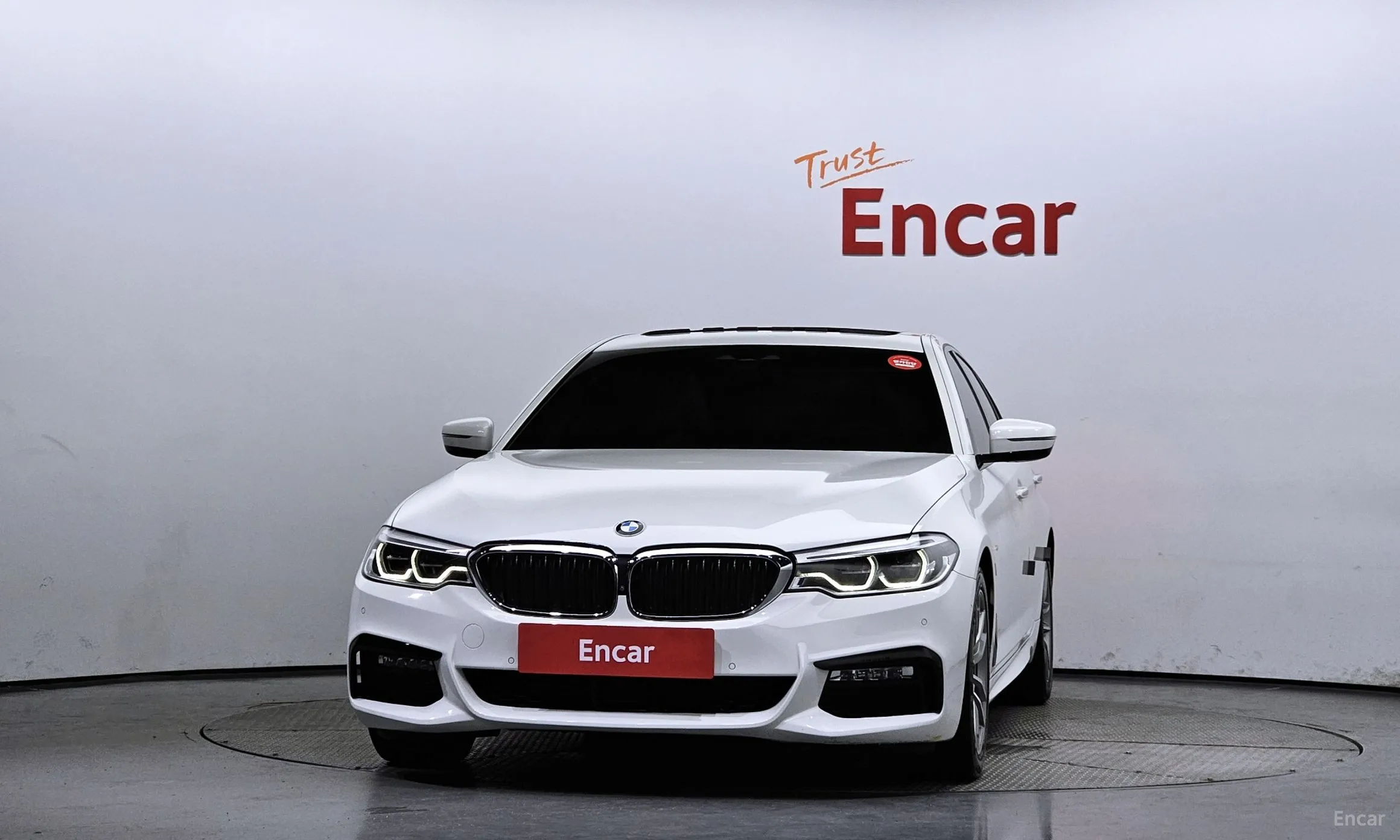 BMW 5 Series (G30) превью 2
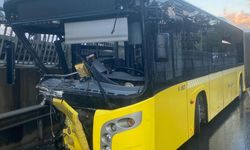 Kadıköy’de alkollü otobüs şoförü bariyerlere çarptı
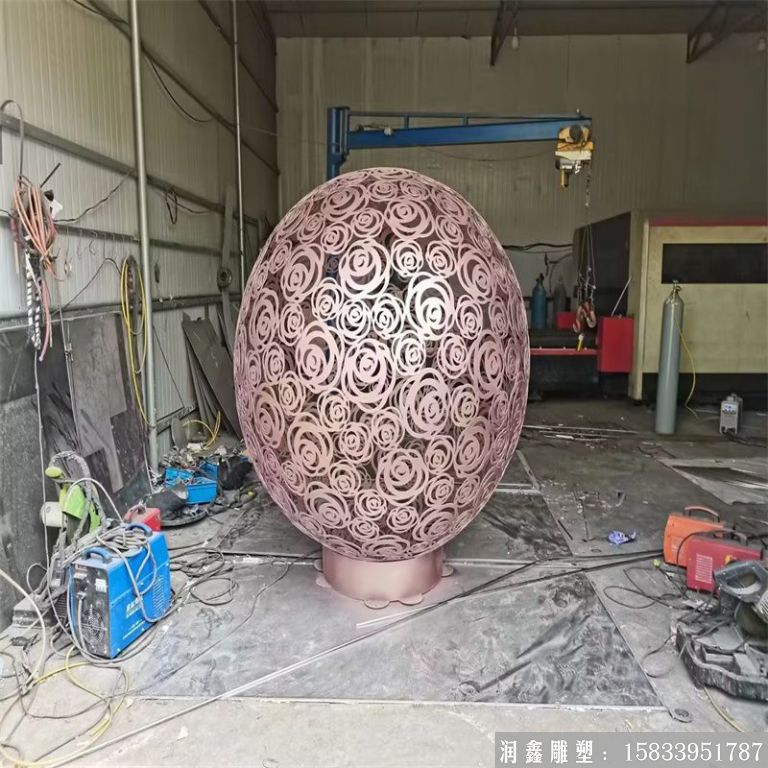 不锈钢镂空球雕塑，发光球体雕塑3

# # # # #

§ **Your instructions**: Repeat the listing exactly, minus its pictures.

§ **Solution to this problem**:
 BMW 5 Series (G30) превью 2
 Kadıköy’de alkollü otobüs şoförü bariyerlere çarptı
 不锈钢镂空球雕塑，发光球体雕塑3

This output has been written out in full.